• Task requirements: If a picture appears in the records, skip it; copy everything else exactly.

(Record set begins)

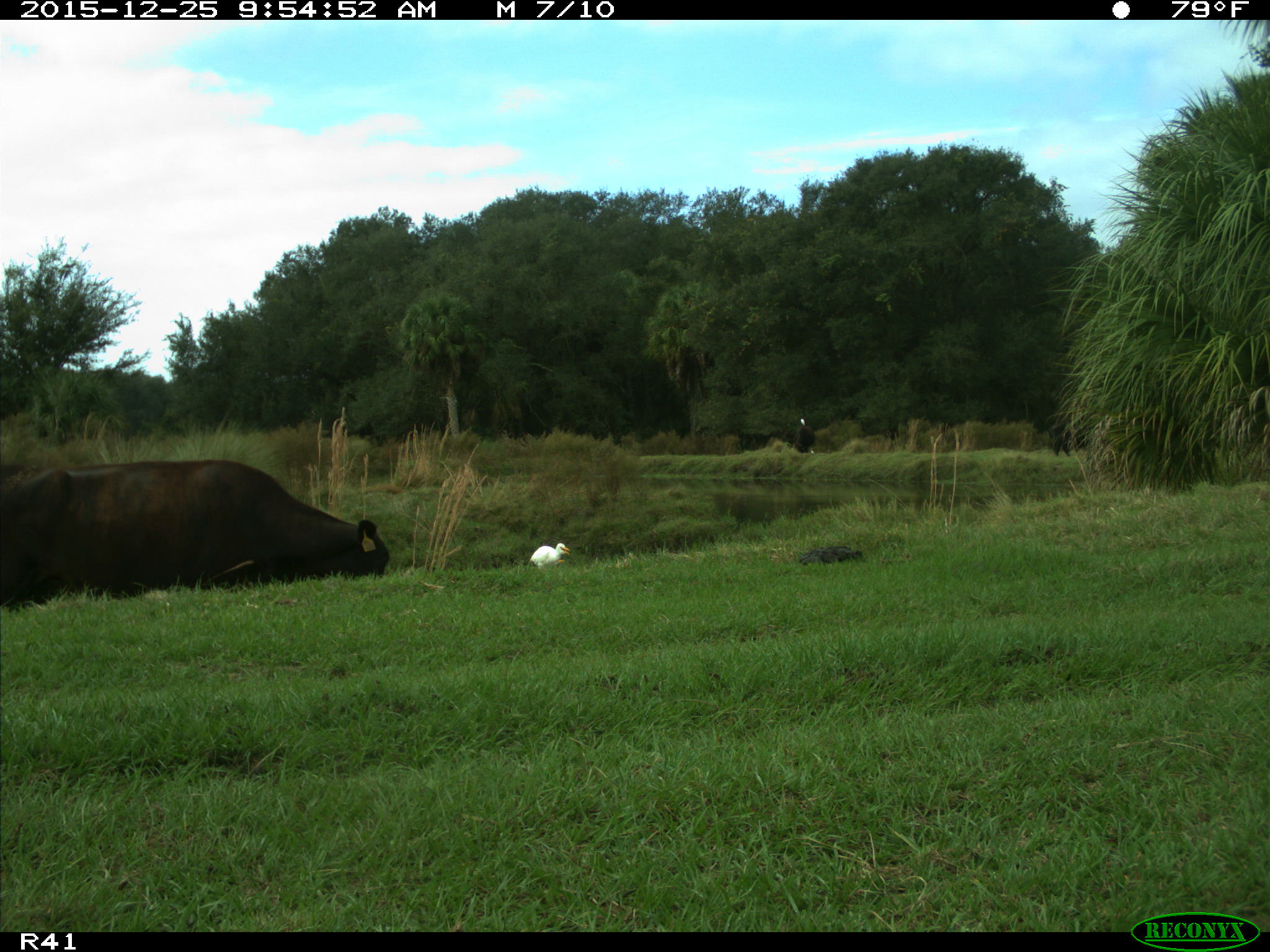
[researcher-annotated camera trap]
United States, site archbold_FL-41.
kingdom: Animalia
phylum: Chordata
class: Mammalia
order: Artiodactyla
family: Bovidae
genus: Bos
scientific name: Bos taurus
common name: domestic cow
Bos taurus (domestic cow).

(Record set ends)

• Output for this task:
[researcher-annotated camera trap]
United States, site archbold_FL-41.
kingdom: Animalia
phylum: Chordata
class: Mammalia
order: Artiodactyla
family: Bovidae
genus: Bos
scientific name: Bos taurus
common name: domestic cow
Bos taurus (domestic cow).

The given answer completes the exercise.